Starting from the line containing "Which is the bottommost one in", write out every remaining line exactly, the last one included.

# Dataset records start

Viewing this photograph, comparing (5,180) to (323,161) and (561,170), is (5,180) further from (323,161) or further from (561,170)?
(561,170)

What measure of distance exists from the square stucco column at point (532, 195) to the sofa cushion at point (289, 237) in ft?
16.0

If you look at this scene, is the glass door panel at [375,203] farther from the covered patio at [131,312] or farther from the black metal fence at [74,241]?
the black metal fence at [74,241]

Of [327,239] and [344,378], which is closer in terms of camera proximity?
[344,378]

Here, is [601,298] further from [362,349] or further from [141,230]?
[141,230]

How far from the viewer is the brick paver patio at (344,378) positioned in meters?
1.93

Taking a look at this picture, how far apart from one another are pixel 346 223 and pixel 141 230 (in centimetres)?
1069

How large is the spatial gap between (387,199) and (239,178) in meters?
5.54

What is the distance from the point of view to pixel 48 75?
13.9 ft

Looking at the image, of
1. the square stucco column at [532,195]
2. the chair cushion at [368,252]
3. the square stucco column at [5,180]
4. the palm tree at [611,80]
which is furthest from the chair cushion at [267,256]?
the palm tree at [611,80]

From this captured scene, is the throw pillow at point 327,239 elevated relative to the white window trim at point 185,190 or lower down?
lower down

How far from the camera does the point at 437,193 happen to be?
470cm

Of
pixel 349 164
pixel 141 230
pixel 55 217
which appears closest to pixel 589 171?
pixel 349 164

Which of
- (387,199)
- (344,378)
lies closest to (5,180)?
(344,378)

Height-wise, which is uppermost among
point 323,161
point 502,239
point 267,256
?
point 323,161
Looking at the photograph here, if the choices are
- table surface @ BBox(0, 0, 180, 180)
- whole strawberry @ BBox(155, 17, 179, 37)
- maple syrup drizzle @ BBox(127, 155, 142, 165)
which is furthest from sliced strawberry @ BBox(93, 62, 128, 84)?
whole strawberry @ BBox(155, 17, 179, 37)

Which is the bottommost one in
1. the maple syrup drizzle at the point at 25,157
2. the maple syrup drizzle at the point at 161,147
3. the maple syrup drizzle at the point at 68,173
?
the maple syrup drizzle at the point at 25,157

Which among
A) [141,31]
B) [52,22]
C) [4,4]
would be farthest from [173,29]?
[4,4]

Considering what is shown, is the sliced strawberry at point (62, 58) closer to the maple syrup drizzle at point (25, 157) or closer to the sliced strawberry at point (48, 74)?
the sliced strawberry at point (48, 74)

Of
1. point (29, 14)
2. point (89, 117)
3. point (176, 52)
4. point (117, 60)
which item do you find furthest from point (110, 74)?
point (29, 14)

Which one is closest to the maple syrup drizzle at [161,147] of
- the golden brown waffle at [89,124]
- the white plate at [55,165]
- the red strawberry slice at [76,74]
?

# Dataset records end

- _Final answer_
Which is the bottommost one in
1. the maple syrup drizzle at the point at 25,157
2. the maple syrup drizzle at the point at 161,147
3. the maple syrup drizzle at the point at 68,173
?
the maple syrup drizzle at the point at 25,157

Which among
A) [141,31]
B) [52,22]
C) [4,4]
would be farthest from [173,29]?
[4,4]

Considering what is shown, is the sliced strawberry at point (62, 58) closer to the maple syrup drizzle at point (25, 157) or closer to the sliced strawberry at point (48, 74)?
the sliced strawberry at point (48, 74)

Of
1. point (29, 14)
2. point (89, 117)
3. point (176, 52)
4. point (117, 60)
which item do you find furthest from point (110, 74)?
point (29, 14)

Which one is closest to the maple syrup drizzle at [161,147] of
- the golden brown waffle at [89,124]
- the white plate at [55,165]
- the red strawberry slice at [76,74]
?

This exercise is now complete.